Rye Barcott, who cofounded an organization to develop local leaders and alleviate poverty in East Africa’s largest slum, will deliver the Hillard Gold ’39 Lecture at 7 p.m. March 29 at the University of North Carolina at Chapel Hill.
Rye Barcott, who cofounded an organization to develop local leaders and alleviate poverty in East Africa’s largest slum, will deliver the Hillard Gold ’39 Lecture at 7 p.m. March 29 at the University of North Carolina at Chapel Hill.
After the free public lecture, in the FedEx Global Education Center’s Mandela Auditorium, Barcott will sign copies of his new memoir, “It Happened on the Way to War: A Marine’s Path to Peace” (Bloomsbury).

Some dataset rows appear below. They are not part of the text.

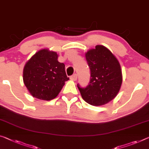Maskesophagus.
<instances>
[{
    "instance_id": "esophagus-1",
    "label": "esophagus",
    "mask_w": 149,
    "mask_h": 149,
    "mask_svg": "<svg viewBox=\"0 0 149 149\" xmlns=\"http://www.w3.org/2000/svg\"><path fill=\"white\" fill-rule=\"evenodd\" d=\"M70 79H71L72 81H77V75L76 74H72V76H70Z\"/></svg>"
}]
</instances>
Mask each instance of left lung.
<instances>
[{
  "label": "left lung",
  "mask_w": 149,
  "mask_h": 149,
  "mask_svg": "<svg viewBox=\"0 0 149 149\" xmlns=\"http://www.w3.org/2000/svg\"><path fill=\"white\" fill-rule=\"evenodd\" d=\"M85 57L91 78L86 87L77 84L82 97L93 106L108 103L117 95L122 84L120 64L113 53L102 45L88 51Z\"/></svg>",
  "instance_id": "1"
}]
</instances>
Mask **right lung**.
Here are the masks:
<instances>
[{
  "label": "right lung",
  "mask_w": 149,
  "mask_h": 149,
  "mask_svg": "<svg viewBox=\"0 0 149 149\" xmlns=\"http://www.w3.org/2000/svg\"><path fill=\"white\" fill-rule=\"evenodd\" d=\"M55 52L42 49L31 57L23 70V81L33 97L50 100L57 97L69 80L65 64L58 61Z\"/></svg>",
  "instance_id": "obj_1"
}]
</instances>
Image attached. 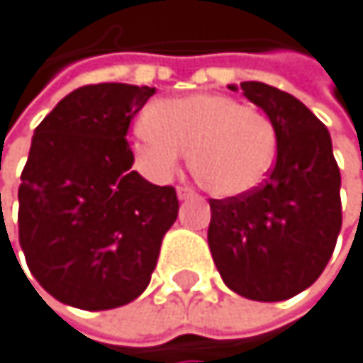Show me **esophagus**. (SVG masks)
<instances>
[{
	"label": "esophagus",
	"mask_w": 363,
	"mask_h": 363,
	"mask_svg": "<svg viewBox=\"0 0 363 363\" xmlns=\"http://www.w3.org/2000/svg\"><path fill=\"white\" fill-rule=\"evenodd\" d=\"M176 194H178V200H189V198H196V191H194L191 187H187V185H180V187L176 189Z\"/></svg>",
	"instance_id": "obj_1"
}]
</instances>
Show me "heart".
Returning <instances> with one entry per match:
<instances>
[{
    "mask_svg": "<svg viewBox=\"0 0 363 363\" xmlns=\"http://www.w3.org/2000/svg\"><path fill=\"white\" fill-rule=\"evenodd\" d=\"M279 131L257 106L221 93H191L150 104L133 129L135 165L169 180L189 152L198 183L217 198L255 191L274 165Z\"/></svg>",
    "mask_w": 363,
    "mask_h": 363,
    "instance_id": "heart-1",
    "label": "heart"
}]
</instances>
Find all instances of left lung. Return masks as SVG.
Segmentation results:
<instances>
[{"mask_svg":"<svg viewBox=\"0 0 363 363\" xmlns=\"http://www.w3.org/2000/svg\"><path fill=\"white\" fill-rule=\"evenodd\" d=\"M240 89L277 125V163L255 191L211 200L208 247L232 291L281 302L308 289L334 253L340 169L328 127L300 99L255 80Z\"/></svg>","mask_w":363,"mask_h":363,"instance_id":"obj_1","label":"left lung"}]
</instances>
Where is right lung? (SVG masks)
<instances>
[{
  "label": "right lung",
  "instance_id": "1",
  "mask_svg": "<svg viewBox=\"0 0 363 363\" xmlns=\"http://www.w3.org/2000/svg\"><path fill=\"white\" fill-rule=\"evenodd\" d=\"M152 93L84 84L35 127L18 187V242L33 279L63 304L110 311L150 283L178 198L131 169L125 135Z\"/></svg>",
  "mask_w": 363,
  "mask_h": 363
}]
</instances>
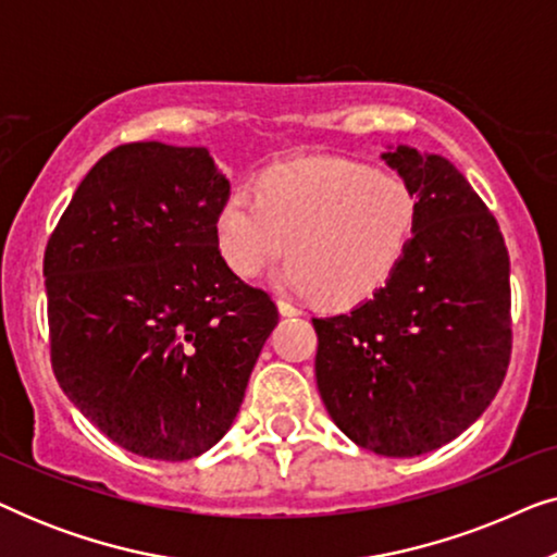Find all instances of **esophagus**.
Wrapping results in <instances>:
<instances>
[{
    "mask_svg": "<svg viewBox=\"0 0 557 557\" xmlns=\"http://www.w3.org/2000/svg\"><path fill=\"white\" fill-rule=\"evenodd\" d=\"M278 311H281V314H284V317H296V314H301V309L299 307H296V304H292V301H288V299H284V296H278Z\"/></svg>",
    "mask_w": 557,
    "mask_h": 557,
    "instance_id": "1",
    "label": "esophagus"
}]
</instances>
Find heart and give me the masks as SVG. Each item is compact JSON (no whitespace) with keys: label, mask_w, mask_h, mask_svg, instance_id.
Returning a JSON list of instances; mask_svg holds the SVG:
<instances>
[{"label":"heart","mask_w":557,"mask_h":557,"mask_svg":"<svg viewBox=\"0 0 557 557\" xmlns=\"http://www.w3.org/2000/svg\"><path fill=\"white\" fill-rule=\"evenodd\" d=\"M418 225V197L395 174L332 157L271 166L256 197L220 205L215 243L223 261L256 278L292 253L284 281L330 307L377 294L398 269Z\"/></svg>","instance_id":"obj_1"}]
</instances>
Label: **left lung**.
<instances>
[{
    "label": "left lung",
    "mask_w": 557,
    "mask_h": 557,
    "mask_svg": "<svg viewBox=\"0 0 557 557\" xmlns=\"http://www.w3.org/2000/svg\"><path fill=\"white\" fill-rule=\"evenodd\" d=\"M418 197V225L391 281L347 314L311 319L317 387L357 446L408 459L469 429L512 352L509 256L497 220L438 154L383 151Z\"/></svg>",
    "instance_id": "left-lung-1"
}]
</instances>
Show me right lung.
I'll return each instance as SVG.
<instances>
[{"label": "right lung", "mask_w": 557, "mask_h": 557, "mask_svg": "<svg viewBox=\"0 0 557 557\" xmlns=\"http://www.w3.org/2000/svg\"><path fill=\"white\" fill-rule=\"evenodd\" d=\"M231 182L205 147L136 141L96 162L45 248L50 360L126 451L195 459L238 416L278 324L215 243Z\"/></svg>", "instance_id": "add662e5"}]
</instances>
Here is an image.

The lecture is sponsored by the James M. Johnston Center for Undergraduate Excellence in the College of Arts and Sciences.
Earlier on March 29, the Carolina alumnus will read from the book at 12:30 p.m. in UNC’s Bull’s Head Bookshop, located inside UNC Student Stores off South Road. “It Happened on the Way to War” recounts his experiences leading troops as a U.S. Marine captain while nurturing his humanitarian organization in Africa, Carolina for Kibera (CFK), from a distance.

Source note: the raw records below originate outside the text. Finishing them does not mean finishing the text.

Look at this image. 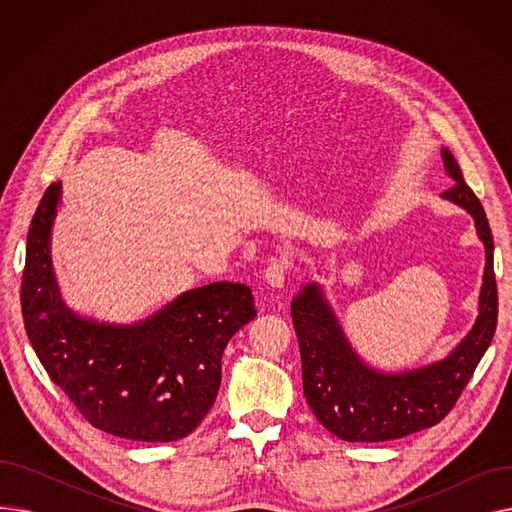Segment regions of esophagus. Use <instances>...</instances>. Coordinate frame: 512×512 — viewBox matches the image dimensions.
Segmentation results:
<instances>
[{
	"mask_svg": "<svg viewBox=\"0 0 512 512\" xmlns=\"http://www.w3.org/2000/svg\"><path fill=\"white\" fill-rule=\"evenodd\" d=\"M290 274V263L286 259H276L265 267V282L272 288H284Z\"/></svg>",
	"mask_w": 512,
	"mask_h": 512,
	"instance_id": "obj_1",
	"label": "esophagus"
}]
</instances>
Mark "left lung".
<instances>
[{
  "label": "left lung",
  "instance_id": "1",
  "mask_svg": "<svg viewBox=\"0 0 512 512\" xmlns=\"http://www.w3.org/2000/svg\"><path fill=\"white\" fill-rule=\"evenodd\" d=\"M442 161L454 182L442 199L471 215L486 249L477 319L444 359L415 369H375L348 342L324 286L307 282L290 303L301 348L305 398L319 423L340 440L386 442L436 425L454 407L494 338L498 288L490 224L446 147H442Z\"/></svg>",
  "mask_w": 512,
  "mask_h": 512
}]
</instances>
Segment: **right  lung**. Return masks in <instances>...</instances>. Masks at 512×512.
Returning a JSON list of instances; mask_svg holds the SVG:
<instances>
[{"instance_id":"obj_1","label":"right lung","mask_w":512,"mask_h":512,"mask_svg":"<svg viewBox=\"0 0 512 512\" xmlns=\"http://www.w3.org/2000/svg\"><path fill=\"white\" fill-rule=\"evenodd\" d=\"M62 182L51 184L26 236L22 317L35 353L91 425L137 442H174L213 407L230 338L257 315L249 286L211 282L149 317L110 324L66 305L51 261Z\"/></svg>"}]
</instances>
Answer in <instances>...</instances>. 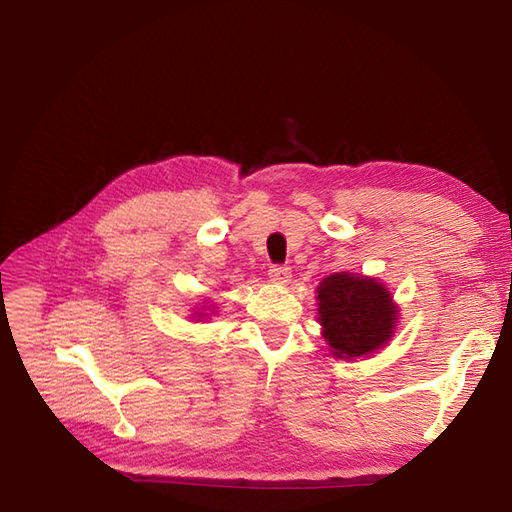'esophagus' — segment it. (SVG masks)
Returning <instances> with one entry per match:
<instances>
[{"mask_svg":"<svg viewBox=\"0 0 512 512\" xmlns=\"http://www.w3.org/2000/svg\"><path fill=\"white\" fill-rule=\"evenodd\" d=\"M269 277H271V282H275V284H288L290 277H292V271L286 265H273L269 269Z\"/></svg>","mask_w":512,"mask_h":512,"instance_id":"esophagus-1","label":"esophagus"}]
</instances>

Meanwhile, an art exhibit at UNC helps to celebrate CFK’s 10th anniversary. The exhibit, “Living Kibera,” explores themes of work, play, home and dreams through works created by the people of the slum – Kibera, near Nairobi, Kenya. The display in the FedEx Global Education Center, at the corner of Pittsboro and McCauley streets, will run through July 15. Building hours are 8 a.m. to 9 p.m. weekdays and 8 a.m. to 4:30 p.m. Saturdays (closed University holidays).
In the memoir, Barcott recounts his experiences from Kibera to the bomb-strewn streets of Fallujah and beyond. While living in a top-down military world, he illustrated through CFK the impact that small, diverse groups of committed people can have.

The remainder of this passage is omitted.